— begin —
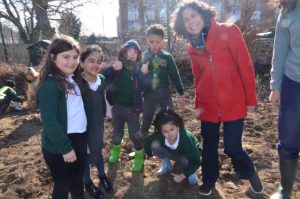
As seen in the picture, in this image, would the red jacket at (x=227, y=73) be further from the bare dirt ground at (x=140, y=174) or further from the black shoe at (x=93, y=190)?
the black shoe at (x=93, y=190)

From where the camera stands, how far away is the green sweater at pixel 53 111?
7.34ft

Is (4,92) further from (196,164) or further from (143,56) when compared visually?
(196,164)

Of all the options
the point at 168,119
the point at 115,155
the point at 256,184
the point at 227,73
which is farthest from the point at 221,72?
the point at 115,155

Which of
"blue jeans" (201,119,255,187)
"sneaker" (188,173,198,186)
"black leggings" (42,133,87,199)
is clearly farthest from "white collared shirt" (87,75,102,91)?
"sneaker" (188,173,198,186)

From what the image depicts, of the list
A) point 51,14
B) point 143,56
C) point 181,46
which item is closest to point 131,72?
point 143,56

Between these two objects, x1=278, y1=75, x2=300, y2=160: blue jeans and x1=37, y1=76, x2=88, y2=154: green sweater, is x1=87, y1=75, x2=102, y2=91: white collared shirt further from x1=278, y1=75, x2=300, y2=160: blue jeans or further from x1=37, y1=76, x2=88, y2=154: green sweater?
x1=278, y1=75, x2=300, y2=160: blue jeans

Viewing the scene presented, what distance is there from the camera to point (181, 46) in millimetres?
11336

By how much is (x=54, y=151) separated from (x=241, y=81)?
162 centimetres

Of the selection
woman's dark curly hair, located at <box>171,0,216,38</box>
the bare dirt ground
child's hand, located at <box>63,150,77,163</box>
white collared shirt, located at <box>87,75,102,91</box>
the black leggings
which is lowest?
the bare dirt ground

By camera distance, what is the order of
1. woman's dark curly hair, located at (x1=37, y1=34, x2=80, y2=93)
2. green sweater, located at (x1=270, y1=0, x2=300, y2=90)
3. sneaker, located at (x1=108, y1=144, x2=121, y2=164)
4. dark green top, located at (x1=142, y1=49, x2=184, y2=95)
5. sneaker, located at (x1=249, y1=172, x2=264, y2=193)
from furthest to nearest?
dark green top, located at (x1=142, y1=49, x2=184, y2=95), sneaker, located at (x1=108, y1=144, x2=121, y2=164), sneaker, located at (x1=249, y1=172, x2=264, y2=193), green sweater, located at (x1=270, y1=0, x2=300, y2=90), woman's dark curly hair, located at (x1=37, y1=34, x2=80, y2=93)

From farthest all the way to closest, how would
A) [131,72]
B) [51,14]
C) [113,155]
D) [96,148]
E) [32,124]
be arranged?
[51,14]
[32,124]
[113,155]
[131,72]
[96,148]

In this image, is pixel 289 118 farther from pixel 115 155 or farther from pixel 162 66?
pixel 115 155

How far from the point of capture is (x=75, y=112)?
2.48 metres

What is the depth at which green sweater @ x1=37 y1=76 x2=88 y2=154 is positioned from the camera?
7.34 ft
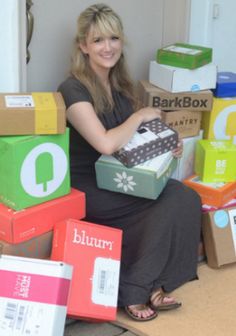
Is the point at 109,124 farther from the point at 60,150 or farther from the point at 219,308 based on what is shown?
the point at 219,308

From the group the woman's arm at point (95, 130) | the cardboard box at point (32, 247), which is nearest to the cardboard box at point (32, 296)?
the cardboard box at point (32, 247)

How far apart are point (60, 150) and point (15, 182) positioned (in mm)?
217

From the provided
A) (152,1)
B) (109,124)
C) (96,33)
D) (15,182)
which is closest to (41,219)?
(15,182)

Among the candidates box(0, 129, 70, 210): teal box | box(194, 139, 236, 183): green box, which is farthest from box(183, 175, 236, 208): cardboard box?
box(0, 129, 70, 210): teal box

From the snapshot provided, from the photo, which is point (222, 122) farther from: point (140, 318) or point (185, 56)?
point (140, 318)

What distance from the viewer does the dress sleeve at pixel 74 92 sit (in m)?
2.28

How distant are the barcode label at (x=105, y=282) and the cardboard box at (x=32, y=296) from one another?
20 cm

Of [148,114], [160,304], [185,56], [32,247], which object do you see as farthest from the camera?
[185,56]

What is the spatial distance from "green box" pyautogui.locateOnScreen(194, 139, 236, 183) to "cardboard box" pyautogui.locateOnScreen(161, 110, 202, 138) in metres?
0.10

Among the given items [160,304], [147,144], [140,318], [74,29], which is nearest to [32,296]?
[140,318]

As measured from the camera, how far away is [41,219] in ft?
6.81

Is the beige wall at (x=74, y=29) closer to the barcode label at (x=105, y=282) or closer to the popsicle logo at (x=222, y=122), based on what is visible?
the popsicle logo at (x=222, y=122)

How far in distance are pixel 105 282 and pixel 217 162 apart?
972 millimetres

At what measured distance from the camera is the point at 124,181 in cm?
226
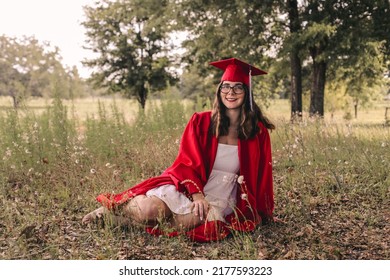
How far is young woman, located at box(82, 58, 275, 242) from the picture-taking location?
3439mm

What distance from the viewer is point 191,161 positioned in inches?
136

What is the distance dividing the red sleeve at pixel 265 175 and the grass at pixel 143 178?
0.82 feet

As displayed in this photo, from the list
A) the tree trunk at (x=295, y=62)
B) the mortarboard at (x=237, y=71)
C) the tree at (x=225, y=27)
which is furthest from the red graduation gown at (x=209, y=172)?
the tree trunk at (x=295, y=62)

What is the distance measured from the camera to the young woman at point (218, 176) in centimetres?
344

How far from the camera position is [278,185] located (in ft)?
15.9

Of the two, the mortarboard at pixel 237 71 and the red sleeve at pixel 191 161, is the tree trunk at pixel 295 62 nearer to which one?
the mortarboard at pixel 237 71

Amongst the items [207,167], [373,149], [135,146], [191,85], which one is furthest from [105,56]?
[207,167]

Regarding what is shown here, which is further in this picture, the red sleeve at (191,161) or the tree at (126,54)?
the tree at (126,54)

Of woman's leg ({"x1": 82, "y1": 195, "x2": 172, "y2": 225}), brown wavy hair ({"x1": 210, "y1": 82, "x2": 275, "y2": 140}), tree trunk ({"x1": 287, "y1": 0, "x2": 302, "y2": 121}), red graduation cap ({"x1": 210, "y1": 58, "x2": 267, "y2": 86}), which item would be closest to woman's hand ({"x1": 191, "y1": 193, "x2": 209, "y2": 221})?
woman's leg ({"x1": 82, "y1": 195, "x2": 172, "y2": 225})

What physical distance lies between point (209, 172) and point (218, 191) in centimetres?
17

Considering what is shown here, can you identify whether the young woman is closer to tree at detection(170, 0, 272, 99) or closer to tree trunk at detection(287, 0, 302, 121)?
tree at detection(170, 0, 272, 99)

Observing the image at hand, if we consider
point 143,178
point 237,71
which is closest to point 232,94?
— end —
Your instructions: Give an exact copy of the material, leaving out every picture.

Problem solution:
As seen in the picture, in this image, would the red jacket at (x=227, y=73) be further from the bare dirt ground at (x=140, y=174) or further from the black shoe at (x=93, y=190)?
the black shoe at (x=93, y=190)

From where the camera stands, how far away is the green sweater at pixel 53 111?
7.34ft

Is (4,92) further from (196,164) or further from (143,56) when compared visually?
(196,164)

Of all the options
the point at 168,119
the point at 115,155
the point at 256,184
the point at 227,73
which is farthest from the point at 221,72?
the point at 115,155

Which of
"blue jeans" (201,119,255,187)
"sneaker" (188,173,198,186)
"black leggings" (42,133,87,199)
is clearly farthest from "white collared shirt" (87,75,102,91)?
"sneaker" (188,173,198,186)

From what the image depicts, of the list
A) point 51,14
B) point 143,56
C) point 181,46
which item is closest to point 131,72?
point 143,56

Between these two objects, x1=278, y1=75, x2=300, y2=160: blue jeans and x1=37, y1=76, x2=88, y2=154: green sweater, is x1=87, y1=75, x2=102, y2=91: white collared shirt further from x1=278, y1=75, x2=300, y2=160: blue jeans or further from x1=37, y1=76, x2=88, y2=154: green sweater?
x1=278, y1=75, x2=300, y2=160: blue jeans

Viewing the scene presented, what distance is there from the camera to point (181, 46) in millimetres?
11336

By how much is (x=54, y=151) separated from (x=241, y=81)?
162 centimetres

Of the selection
woman's dark curly hair, located at <box>171,0,216,38</box>
the bare dirt ground
child's hand, located at <box>63,150,77,163</box>
white collared shirt, located at <box>87,75,102,91</box>
the black leggings
which is lowest?
the bare dirt ground

By camera distance, what is the order of
1. woman's dark curly hair, located at (x1=37, y1=34, x2=80, y2=93)
2. green sweater, located at (x1=270, y1=0, x2=300, y2=90)
3. sneaker, located at (x1=108, y1=144, x2=121, y2=164)
4. dark green top, located at (x1=142, y1=49, x2=184, y2=95)
5. sneaker, located at (x1=249, y1=172, x2=264, y2=193)
from furthest to nearest?
dark green top, located at (x1=142, y1=49, x2=184, y2=95), sneaker, located at (x1=108, y1=144, x2=121, y2=164), sneaker, located at (x1=249, y1=172, x2=264, y2=193), green sweater, located at (x1=270, y1=0, x2=300, y2=90), woman's dark curly hair, located at (x1=37, y1=34, x2=80, y2=93)

From farthest all the way to closest, how would
A) [131,72]
B) [51,14]
C) [113,155]
D) [96,148]
E) [32,124]
be arranged?
[51,14]
[32,124]
[113,155]
[131,72]
[96,148]

In this image, is pixel 289 118 farther from pixel 115 155 or farther from pixel 162 66?
pixel 115 155

How far from the point of capture is (x=75, y=112)?
2.48 metres

What is the depth at which green sweater @ x1=37 y1=76 x2=88 y2=154 is positioned from the camera?
7.34 ft
Is the point at 109,124 farther from the point at 60,150 or farther from the point at 219,308 based on what is shown?
the point at 219,308

From the group the woman's arm at point (95, 130) | the cardboard box at point (32, 247), which is nearest to the cardboard box at point (32, 296)?
the cardboard box at point (32, 247)

How far apart are point (60, 150) and point (15, 182) positioned (in mm)?
217

From the provided
A) (152,1)
B) (109,124)
C) (96,33)
D) (15,182)
which is closest to (41,219)?
(15,182)

Among the candidates box(0, 129, 70, 210): teal box | box(194, 139, 236, 183): green box, which is farthest from box(183, 175, 236, 208): cardboard box?
box(0, 129, 70, 210): teal box

From the snapshot provided, from the photo, which is point (222, 122) farther from: point (140, 318) or point (185, 56)?
point (140, 318)

What distance from the viewer does the dress sleeve at pixel 74 92 sit (in m)?
2.28

How distant are the barcode label at (x=105, y=282) and the cardboard box at (x=32, y=296) from one another?
20 cm

Of [148,114], [160,304], [185,56], [32,247], which object do you see as farthest from the camera?
[185,56]

What is the spatial distance from "green box" pyautogui.locateOnScreen(194, 139, 236, 183) to "cardboard box" pyautogui.locateOnScreen(161, 110, 202, 138) in metres?
0.10

Among the given items [160,304], [147,144], [140,318], [74,29], which is nearest to [32,296]?
[140,318]

As measured from the camera, how far away is [41,219] in ft?
6.81

Is the beige wall at (x=74, y=29) closer to the barcode label at (x=105, y=282) or closer to the popsicle logo at (x=222, y=122), based on what is visible?
the popsicle logo at (x=222, y=122)

How far in distance are pixel 105 282 and pixel 217 162 apart?
972 millimetres

At what measured distance from the camera is the point at 124,181 in cm?
226
How far is young woman, located at box(82, 58, 275, 242) from the picture-taking location?
3439mm

What distance from the viewer is point 191,161 positioned in inches?
136

What is the distance dividing the red sleeve at pixel 265 175 and the grass at pixel 143 178?
0.82 feet

As displayed in this photo, from the list
A) the tree trunk at (x=295, y=62)
B) the mortarboard at (x=237, y=71)
C) the tree at (x=225, y=27)
which is furthest from the red graduation gown at (x=209, y=172)?
the tree trunk at (x=295, y=62)

What is the distance measured from the camera to the young woman at point (218, 176) in centimetres?
344

How far from the camera position is [278,185] located (in ft)?
15.9

Of the two, the mortarboard at pixel 237 71 and the red sleeve at pixel 191 161, is the tree trunk at pixel 295 62 nearer to which one?
the mortarboard at pixel 237 71

Amongst the items [207,167], [373,149], [135,146], [191,85], which one is furthest from [105,56]?
[207,167]

Regarding what is shown here, which is further in this picture, the red sleeve at (191,161) or the tree at (126,54)?
the tree at (126,54)

Of woman's leg ({"x1": 82, "y1": 195, "x2": 172, "y2": 225}), brown wavy hair ({"x1": 210, "y1": 82, "x2": 275, "y2": 140}), tree trunk ({"x1": 287, "y1": 0, "x2": 302, "y2": 121}), red graduation cap ({"x1": 210, "y1": 58, "x2": 267, "y2": 86}), which item would be closest to woman's hand ({"x1": 191, "y1": 193, "x2": 209, "y2": 221})?
woman's leg ({"x1": 82, "y1": 195, "x2": 172, "y2": 225})

What physical distance lies between point (209, 172) and point (218, 191) in centimetres?
17

Considering what is shown here, can you identify whether the young woman is closer to tree at detection(170, 0, 272, 99) or closer to tree trunk at detection(287, 0, 302, 121)?
tree at detection(170, 0, 272, 99)

Observing the image at hand, if we consider
point 143,178
point 237,71
which is closest to point 232,94?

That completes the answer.